Two kids, one's school costs much more than the other

I must be a terrible parent. I have never calculated what I spent on one kid vs. others, and it would never have occurred to me to “make it up” to the kid whose rearing cost less than others by buying a car or handing him/her a check for 100K.

Our families resources are just that- the family’s. As the parents we tried to make good decisions about how to use those resources. The kid who opted to play in the backyard instead of taking karate didn’t get a more lavish 8 year old birthday party, and the kid who did a semester abroad (which cost less than staying at the home university) didn’t get a “rebate check” to spend lounging in pubs or buying stuff. We set budgets, we did our best to encourage “self help” when feasible, we applauded each and every part-time job as a good way to build skills and cash as long as it didn’t interfere with the “main event” i.e. college. Now that they are all launched, we respect their autonomy and are ever-so-grateful when they want to treat us to dinner or pick up the check when we visit them, but we don’t expect their love and respect for us to be predicated on what we spent on them vs. their siblings.

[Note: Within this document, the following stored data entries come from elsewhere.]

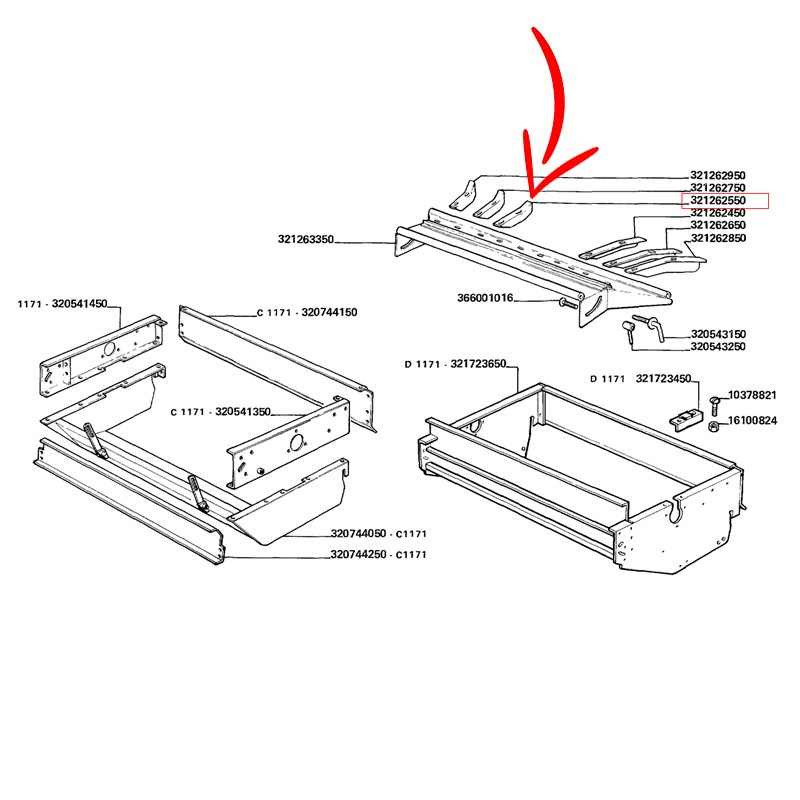 321262950
321262750
321262550
321262450
321262650
321262850
321263350
366001016
320543150
320543250
1171 - 320541450
C 1171 - 320744150
C 1171 - 320541350
D 1171 - 321723650
D 1171 321723450
10378821
16100824
320744050 - C1171
320744250 - C1171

And we have one “special situation” and are touched and gratified beyond words when we see the siblings (and cousins- first and second) step up to the plate. They help each other because they love each other and want to do it, not because there is some bookkeeper in heaven keeping track of who spent what and who got what and who saved someone oodles of dough.

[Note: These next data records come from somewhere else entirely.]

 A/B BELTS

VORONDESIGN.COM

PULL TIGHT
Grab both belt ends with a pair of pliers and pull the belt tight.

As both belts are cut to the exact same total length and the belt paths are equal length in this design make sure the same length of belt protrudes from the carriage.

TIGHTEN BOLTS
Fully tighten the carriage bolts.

The fact that some schools are worth “full pay” and others not, as Mom2and puts it- of course. That’s a given. I had no trouble telling a 13 year old that the designer jeans she wanted weren’t “worth” an extra $60 bucks vs. the ones from Old Navy, and had no trouble telling an 18 year old that certain private U’s engineering program was inferior (both value and quality) to that of many public U’s where he could get admitted.

But I see “value” as a completely different exercise than trying to keep things monetarily equal.